EMBOSS: Project Meeting (Wed 31st May 2006)


Attendees

EBI: Peter Rice, Jon Ison, Alan Bleasby, Mahmut Uludag, Shaun McGlinchey
Sanger:
Visitors:
Apologies: Tim Carver, Rodrigo Lopez, Lisa Mullan

1. Minutes of the last meeting

Minutes of the meeting of 16th May 2006 are here.

2. Software Development

2.1 Windows

Alan has successfully built the EMBOSS CVS code on windows using Visual Studio C++. Embossversion reports the correct version, and seqret is able to read from the EBI SRS server, and iep has been tested with asis::d as the input.

A few "#ifndef WIN32" controls remain in emma and tfm because of issues in launching other applications. Input pipes are commented out, for example ajFileNewInpipe. Some other cleanups are still to be committed, for example in ajfile.c.

Unix pathnames have to be corrected to backslashes. ajdefine.h has 4 new definitions, including SLASH_CHAR and CURRENT_DIR, and for the path separator (";" on Windows, ":" on Unix).

ajnam.c was very different in the 2.10.0 EMBOSSWIN, and has been updated to the current code. it needs 4 environment variables, EMBOSS_ROOT, EMBOSS_ACDROOT, EMBOSS_DATA and PLPLOT_LIB. However, the installer asks various questions and will be able to automatically set these. The initialisation file name has been left with the UNix name of emboss.default. EMBOSSWIN 2.10.0 used its own name.

A few compiler warnings remain. Most are missing casts, for example a loss of precision wit float and double.

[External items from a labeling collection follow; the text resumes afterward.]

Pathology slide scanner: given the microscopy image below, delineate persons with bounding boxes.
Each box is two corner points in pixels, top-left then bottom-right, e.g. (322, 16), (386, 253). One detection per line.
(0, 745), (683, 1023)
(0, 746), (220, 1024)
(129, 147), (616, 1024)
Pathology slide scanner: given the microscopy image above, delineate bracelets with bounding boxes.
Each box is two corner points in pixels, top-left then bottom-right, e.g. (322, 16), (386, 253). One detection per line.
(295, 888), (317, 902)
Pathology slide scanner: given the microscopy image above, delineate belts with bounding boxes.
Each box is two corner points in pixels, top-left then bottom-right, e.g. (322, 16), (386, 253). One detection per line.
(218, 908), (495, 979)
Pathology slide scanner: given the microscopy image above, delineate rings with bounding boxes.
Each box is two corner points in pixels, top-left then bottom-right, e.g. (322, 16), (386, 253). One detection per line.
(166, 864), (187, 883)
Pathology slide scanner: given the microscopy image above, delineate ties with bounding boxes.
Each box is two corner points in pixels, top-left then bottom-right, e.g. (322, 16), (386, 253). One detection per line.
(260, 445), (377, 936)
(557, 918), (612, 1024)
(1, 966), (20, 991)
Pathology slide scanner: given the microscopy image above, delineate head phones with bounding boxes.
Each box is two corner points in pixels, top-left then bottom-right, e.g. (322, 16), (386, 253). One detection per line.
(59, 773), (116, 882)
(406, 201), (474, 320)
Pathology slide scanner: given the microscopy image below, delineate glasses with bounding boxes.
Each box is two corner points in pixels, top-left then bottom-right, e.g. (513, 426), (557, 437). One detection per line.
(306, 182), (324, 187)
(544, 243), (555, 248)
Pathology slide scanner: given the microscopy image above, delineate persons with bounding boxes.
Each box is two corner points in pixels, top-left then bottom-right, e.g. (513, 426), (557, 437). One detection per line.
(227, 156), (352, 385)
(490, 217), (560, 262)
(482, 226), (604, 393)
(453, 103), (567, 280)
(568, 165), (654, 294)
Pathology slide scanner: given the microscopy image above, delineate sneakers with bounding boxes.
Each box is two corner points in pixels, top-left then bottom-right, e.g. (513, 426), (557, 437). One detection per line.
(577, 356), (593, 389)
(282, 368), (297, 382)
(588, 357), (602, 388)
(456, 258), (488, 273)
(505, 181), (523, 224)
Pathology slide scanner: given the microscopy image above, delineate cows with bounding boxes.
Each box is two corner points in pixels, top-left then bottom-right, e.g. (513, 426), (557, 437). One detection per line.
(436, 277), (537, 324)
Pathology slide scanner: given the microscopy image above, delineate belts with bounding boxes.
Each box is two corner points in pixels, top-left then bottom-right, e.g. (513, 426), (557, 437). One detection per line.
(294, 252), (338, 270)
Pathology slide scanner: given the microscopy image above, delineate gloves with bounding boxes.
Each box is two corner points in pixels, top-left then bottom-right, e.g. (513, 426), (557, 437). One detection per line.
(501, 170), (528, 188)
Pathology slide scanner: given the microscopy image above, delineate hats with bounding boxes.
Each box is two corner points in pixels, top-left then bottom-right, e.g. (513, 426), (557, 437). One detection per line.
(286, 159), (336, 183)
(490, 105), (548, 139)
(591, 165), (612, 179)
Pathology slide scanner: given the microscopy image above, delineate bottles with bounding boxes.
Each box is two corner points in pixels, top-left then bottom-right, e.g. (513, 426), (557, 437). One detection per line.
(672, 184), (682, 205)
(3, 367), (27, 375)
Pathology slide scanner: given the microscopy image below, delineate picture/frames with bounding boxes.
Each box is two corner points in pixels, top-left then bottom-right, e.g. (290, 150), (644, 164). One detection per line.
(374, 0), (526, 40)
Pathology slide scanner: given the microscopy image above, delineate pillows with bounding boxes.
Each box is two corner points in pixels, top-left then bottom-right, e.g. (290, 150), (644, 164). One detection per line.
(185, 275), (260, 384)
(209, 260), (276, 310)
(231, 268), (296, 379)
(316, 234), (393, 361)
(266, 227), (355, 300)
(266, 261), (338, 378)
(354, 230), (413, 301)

A few will be in the ajfmt functions, many are from the PLFLT definition in plplot.

Many of the "#ifdef WIN32" lines can be removed in the next commit.

Alan has created a build utility that will generate the win32 version of the code tree from a standard CVS checkout. Thsi creates a zip file which can be copied to windows and unpacked, then build using Visual C++. Peter has installed Visual C++ and will test the procedure.

2.2 Pipeline Pilot

Alan has installed SciTegic's PipelinePilot on emboss1 for testing. Apparently SciTegic on support RedHat Enterprise Linux 3, and installation of a SQL component failed, but it seems to be working, at least for our testing purposes.

2.3 Other development

Peter has implemented the new EMBL ID line format, as a new format "emblnew". Both the old and new EMBL formats are supported for input when reading sequences and in dbiflat and dbxflat indexing databases. Peter is working on support for GFF3 feature format. This requires all feature types to be in the SOFA ontology. This is implemnented by defining the SO identifier as the internal name, and converting feature types betwen the external and internal names using these identifiers. EMBL and GenBank formats arer now working as before. Some programs have been using the internal feature data structures, and need to call function to return the correct feature type. Alan has identified and fixed a problem reported by NCBI in ajindex.c (the dbx indexing programs) where a page size of 4096 and cache of 100 led to problems with page locking.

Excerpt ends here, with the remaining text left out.